T H E B A M P T O N S TAT I O N Bampton’s documented history goes back to its role as a Royal Manor in Anglo-Saxon times, more than 1000 years ago - but even earlier it was located on a minor Roman road and shows signs of being inhabited for 2000 years or more. By the 1860s, however, its activity as a market town was being eclipsed by Witney and hence Bampton was decayed and isolated - although it could boast 14 pubs serving a population of barely 1500 (only 1167 by 1901). And it was famed, then as now, for its Morris Dancing tradition; as well as possession of a magnificent and large Church, along with some grand houses.

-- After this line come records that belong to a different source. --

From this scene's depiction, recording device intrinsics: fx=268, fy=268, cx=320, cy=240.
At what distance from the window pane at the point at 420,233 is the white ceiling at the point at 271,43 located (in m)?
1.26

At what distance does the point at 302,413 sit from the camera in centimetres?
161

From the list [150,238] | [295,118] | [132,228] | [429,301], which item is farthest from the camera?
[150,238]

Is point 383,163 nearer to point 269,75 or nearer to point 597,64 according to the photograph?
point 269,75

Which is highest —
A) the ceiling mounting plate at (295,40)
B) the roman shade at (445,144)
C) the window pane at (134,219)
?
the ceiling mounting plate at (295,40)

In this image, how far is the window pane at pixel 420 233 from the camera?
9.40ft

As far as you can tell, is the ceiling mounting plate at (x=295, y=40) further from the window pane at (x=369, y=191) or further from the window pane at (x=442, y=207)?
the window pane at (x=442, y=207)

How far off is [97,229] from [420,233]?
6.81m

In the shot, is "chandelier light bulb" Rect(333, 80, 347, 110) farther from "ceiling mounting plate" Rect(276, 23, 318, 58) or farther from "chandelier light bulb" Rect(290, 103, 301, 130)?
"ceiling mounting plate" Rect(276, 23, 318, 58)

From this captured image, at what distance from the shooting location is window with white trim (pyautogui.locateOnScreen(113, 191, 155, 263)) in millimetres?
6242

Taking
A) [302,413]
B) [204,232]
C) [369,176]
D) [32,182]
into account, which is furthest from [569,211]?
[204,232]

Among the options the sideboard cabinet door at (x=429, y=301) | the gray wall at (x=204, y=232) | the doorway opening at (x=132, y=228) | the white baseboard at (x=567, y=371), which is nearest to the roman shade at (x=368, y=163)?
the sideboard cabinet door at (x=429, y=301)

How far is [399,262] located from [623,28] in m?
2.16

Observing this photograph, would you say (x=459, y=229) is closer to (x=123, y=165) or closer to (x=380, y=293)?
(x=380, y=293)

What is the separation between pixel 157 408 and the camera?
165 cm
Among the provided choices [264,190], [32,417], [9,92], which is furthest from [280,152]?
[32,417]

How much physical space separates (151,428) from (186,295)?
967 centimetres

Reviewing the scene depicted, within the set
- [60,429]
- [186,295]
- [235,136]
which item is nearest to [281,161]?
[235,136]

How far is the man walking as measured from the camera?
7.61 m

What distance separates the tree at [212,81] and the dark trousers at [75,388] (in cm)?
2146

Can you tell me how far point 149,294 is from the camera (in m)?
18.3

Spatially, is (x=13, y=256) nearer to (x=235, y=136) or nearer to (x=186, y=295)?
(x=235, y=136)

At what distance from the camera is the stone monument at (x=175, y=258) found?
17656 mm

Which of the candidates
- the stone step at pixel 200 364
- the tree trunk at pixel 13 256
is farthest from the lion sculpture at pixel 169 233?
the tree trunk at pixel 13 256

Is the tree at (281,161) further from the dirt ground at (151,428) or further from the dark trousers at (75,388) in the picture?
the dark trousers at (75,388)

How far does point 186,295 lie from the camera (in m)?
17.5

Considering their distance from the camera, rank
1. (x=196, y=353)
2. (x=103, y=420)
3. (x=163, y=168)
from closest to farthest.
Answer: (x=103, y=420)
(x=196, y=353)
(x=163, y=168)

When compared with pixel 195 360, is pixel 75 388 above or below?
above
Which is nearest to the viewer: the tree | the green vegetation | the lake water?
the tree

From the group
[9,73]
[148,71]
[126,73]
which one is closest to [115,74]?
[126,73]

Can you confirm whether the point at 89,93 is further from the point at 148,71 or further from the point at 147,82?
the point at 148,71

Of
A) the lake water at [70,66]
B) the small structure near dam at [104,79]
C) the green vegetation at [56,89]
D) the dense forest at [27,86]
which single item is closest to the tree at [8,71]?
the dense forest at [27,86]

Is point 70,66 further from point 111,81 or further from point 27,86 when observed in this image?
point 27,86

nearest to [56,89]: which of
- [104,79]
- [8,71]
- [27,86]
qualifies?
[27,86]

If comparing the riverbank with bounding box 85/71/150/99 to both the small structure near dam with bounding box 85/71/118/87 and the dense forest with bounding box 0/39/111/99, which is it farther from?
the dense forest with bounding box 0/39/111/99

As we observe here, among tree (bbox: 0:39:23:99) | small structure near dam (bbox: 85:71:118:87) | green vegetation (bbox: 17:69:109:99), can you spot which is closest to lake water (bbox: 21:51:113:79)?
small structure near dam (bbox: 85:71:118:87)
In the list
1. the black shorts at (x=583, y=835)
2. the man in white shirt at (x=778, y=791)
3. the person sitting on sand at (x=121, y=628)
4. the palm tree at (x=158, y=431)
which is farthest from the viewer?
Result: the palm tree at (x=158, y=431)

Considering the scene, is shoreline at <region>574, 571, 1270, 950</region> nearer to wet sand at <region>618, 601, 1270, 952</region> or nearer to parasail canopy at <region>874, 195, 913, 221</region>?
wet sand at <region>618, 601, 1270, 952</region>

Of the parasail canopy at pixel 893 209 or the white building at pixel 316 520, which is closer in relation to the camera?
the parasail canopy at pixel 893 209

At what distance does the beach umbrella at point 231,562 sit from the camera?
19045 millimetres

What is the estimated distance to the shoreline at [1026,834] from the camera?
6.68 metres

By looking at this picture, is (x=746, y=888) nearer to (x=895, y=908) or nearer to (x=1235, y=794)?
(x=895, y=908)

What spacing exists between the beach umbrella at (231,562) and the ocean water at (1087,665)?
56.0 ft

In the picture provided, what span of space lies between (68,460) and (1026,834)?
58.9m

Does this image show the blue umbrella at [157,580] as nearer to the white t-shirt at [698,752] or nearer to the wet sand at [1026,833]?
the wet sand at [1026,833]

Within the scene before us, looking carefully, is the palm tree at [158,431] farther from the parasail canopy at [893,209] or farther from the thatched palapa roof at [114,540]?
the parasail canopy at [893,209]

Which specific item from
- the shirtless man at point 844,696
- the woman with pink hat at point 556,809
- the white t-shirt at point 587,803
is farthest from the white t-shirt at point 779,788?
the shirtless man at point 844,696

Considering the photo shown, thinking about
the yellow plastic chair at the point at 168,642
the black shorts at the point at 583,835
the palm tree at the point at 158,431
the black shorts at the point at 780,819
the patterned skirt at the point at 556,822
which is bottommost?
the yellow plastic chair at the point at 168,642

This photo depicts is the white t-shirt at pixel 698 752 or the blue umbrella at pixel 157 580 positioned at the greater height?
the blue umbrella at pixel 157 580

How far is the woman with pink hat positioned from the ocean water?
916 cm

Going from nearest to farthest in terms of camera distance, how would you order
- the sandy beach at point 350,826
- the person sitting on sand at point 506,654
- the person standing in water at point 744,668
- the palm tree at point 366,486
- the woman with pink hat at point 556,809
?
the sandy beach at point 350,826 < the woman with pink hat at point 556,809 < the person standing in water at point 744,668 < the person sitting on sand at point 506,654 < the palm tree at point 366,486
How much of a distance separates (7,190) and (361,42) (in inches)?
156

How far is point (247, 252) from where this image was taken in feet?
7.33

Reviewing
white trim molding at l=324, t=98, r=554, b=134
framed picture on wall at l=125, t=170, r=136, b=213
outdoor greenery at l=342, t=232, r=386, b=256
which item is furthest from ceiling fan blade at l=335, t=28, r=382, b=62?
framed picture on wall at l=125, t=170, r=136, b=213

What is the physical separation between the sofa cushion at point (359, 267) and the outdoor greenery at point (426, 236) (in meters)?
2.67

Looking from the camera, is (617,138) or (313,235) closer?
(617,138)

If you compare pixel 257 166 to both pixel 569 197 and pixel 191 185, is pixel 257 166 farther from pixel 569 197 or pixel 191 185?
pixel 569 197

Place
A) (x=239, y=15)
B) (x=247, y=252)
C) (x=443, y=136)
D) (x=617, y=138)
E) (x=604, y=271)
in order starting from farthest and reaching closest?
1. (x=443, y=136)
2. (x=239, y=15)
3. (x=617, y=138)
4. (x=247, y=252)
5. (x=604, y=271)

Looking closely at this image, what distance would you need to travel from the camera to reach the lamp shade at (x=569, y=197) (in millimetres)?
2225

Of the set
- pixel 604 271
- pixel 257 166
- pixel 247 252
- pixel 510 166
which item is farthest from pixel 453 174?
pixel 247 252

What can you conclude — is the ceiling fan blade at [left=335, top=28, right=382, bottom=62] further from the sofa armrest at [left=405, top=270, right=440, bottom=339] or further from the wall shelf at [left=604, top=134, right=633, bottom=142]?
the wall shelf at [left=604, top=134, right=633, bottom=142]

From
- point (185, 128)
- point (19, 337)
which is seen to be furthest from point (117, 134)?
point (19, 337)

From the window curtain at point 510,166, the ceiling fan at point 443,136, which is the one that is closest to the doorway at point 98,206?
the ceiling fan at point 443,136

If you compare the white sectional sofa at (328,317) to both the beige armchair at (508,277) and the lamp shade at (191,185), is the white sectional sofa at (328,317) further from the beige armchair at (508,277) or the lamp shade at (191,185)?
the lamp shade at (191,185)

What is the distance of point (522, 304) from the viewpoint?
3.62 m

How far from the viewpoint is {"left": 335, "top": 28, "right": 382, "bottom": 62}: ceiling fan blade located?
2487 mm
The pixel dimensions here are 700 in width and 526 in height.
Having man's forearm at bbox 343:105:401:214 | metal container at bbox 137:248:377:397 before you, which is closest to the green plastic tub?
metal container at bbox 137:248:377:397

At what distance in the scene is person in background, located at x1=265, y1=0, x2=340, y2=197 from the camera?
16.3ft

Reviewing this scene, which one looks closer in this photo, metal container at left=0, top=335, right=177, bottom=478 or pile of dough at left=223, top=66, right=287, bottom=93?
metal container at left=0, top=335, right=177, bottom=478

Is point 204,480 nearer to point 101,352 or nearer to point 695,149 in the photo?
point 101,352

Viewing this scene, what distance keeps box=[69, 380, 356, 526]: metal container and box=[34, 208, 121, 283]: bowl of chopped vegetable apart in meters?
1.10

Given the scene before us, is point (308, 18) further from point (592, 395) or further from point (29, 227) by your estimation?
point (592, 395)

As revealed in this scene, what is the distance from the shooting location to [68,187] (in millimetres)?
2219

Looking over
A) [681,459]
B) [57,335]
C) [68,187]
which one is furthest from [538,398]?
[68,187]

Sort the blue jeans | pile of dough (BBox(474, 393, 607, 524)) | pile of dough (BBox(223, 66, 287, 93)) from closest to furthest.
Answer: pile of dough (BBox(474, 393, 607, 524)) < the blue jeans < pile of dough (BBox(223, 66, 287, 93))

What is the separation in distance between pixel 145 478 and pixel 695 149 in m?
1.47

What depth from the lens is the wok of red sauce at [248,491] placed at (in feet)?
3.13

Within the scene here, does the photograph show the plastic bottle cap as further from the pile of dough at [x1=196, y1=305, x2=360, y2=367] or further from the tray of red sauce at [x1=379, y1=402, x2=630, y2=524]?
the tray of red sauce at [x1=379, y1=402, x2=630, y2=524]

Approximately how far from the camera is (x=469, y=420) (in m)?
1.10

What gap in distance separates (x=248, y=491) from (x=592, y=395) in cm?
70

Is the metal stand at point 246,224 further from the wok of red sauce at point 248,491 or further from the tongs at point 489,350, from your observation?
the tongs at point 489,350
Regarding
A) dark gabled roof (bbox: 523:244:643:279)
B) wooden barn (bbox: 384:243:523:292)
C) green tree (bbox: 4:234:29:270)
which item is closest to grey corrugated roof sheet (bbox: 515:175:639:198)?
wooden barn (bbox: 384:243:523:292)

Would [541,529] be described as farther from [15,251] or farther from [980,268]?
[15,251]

The population is now over 3000 and growing with the recent addition of several new housing estates - that population supports a Primary School, a Fire Station, a GP Surgery & Pharmacy, a Co-Op, a Post Office, several community centres/halls, an antiques centre, a picture-framer, a Chinese take-away, a nightly burger-van, a garden centre with cafe, an arts & crafts gallery, a weight-lifting gym, an award-winning butchers, a coffee-shop, a cafe, several hairdressers, a very profitable Community Shop, a newspapers van, an ‘alternative medicine’ centre, a law firm office, a weekly fish & chips van, a weekly fresh fish van, a sizeable recreation ground with pavilion, the Old Grammar School including the Vesey & Lewington Rooms and the Bampton Library: now only a mere 4 pubs (one undergoing an extensive refurb as at 2023). The Old Grammar School was recently fully refurbished through the fund-raising efforts of the Bampton Community Archive and houses a ‘Downton Abbey’ exhibition and memorabilia & craft shop as well as a splendid new community space.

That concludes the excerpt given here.